__Written problem A__: In the forum thread about birds and scritches, which bird hates being touched?
__Written problem B__: Pick up the forum thread about birds and scritches after its last post and write the next reply.

__Excerpt to read__:
START

# Scritches likes and dislikes



## Jynxstorm (May 15, 2010)

I noticed that my young female bird has started to love to cuddle with me and she loves scritches. Though, when I try to scritch my male bird He does not allow me to do so? Could that be because he doesn't like being scritched.


----------



## AlbyPepper (Apr 3, 2010)

Mango, my youngest, loves having pats. Alby generally doesn't like it unless he is tired or in a sooky mood. Cinnamon hates being touched. She loves to be on my shoulder and climbs all over me, but if I try to pat her, she would gladly try take my finger off. I guess all birds are different. Some are just more receptive to being touched. I'm trying to get Cinnamon used to my fingers and occasionally give her a touch on the head and tell her what a good girl she is, if she doesn't bite straight away. I may end up making a bit of progress with her, but I don't think she will ever be a 'touchy' kind of bird.

END

__Data lines__:
START

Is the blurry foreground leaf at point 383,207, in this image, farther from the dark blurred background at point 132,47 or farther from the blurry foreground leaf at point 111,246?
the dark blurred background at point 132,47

END

__Task answer A__: Cinnamon

__Task answer B__:
----------



## roxy culver (May 27, 2010)

It all depends on the bird, my Cinnamon (lol) loves to be scritched, she will turn her head in whatever direction she wants to be scritched in. Snowball didn't used to like it but he has warmed up to it over time. Hershey has just discovered that she does like them and wants more but Nips isn't fond of them at all. It just depends on what they like!!!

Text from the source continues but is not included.